The letter attributed the ‘status quo‘ to ‘various governance shortcomings of the board’ adding it required ‘reform and refreshment‘.

As a result, Seatankers said it would vote against the re-election of two incumbent directors and against ratifying the company’s ‘poison pill’.

In January 2023, International Seaways proposed to extend its ‘poison pill’ for three more years, which is basically a shareholder rights plan to block a possible takeover attempt.

In a response to the open letter, INSW said the claims in the letter were misleading, stressing that Seatankers was targeting two of the three women on the company’s board, each of whom brings significant industry experience and expertise.

This includes the company’s Chief Executive Officer Lois K. Zabrocky, who has been a director of INSW since May 24, 2018.

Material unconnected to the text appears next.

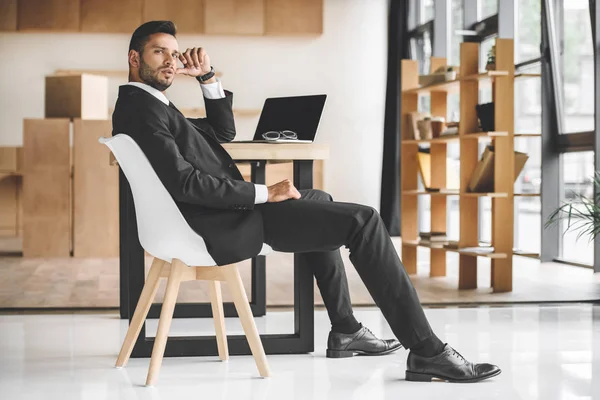 職場のオフィスで座っているハンサムな実業家の側面図 — ストック写真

INWS said that Zabrocky has been instrumental in driving the successful execution of the company’s strategy, including the merger with Diamond S, which has increased the company’s fleet with 60 additional vessels and pushed daily earnings of approximately 220% over the last twelve months, outperforming other market peers.

Related Article

INSW highlighted its strong performance, including a transformational merger, balance sheet recapitalization, and capital returns urging shareholders to vote “FOR” all of the election of director nominees and ratification of the shareholder rights plan, which serves as a ‘protective measure against abusive takeover tactics and aims to safeguard shareholder value’.

The voting is scheduled to take place at the upcoming Annual Meeting on June 6, 2023.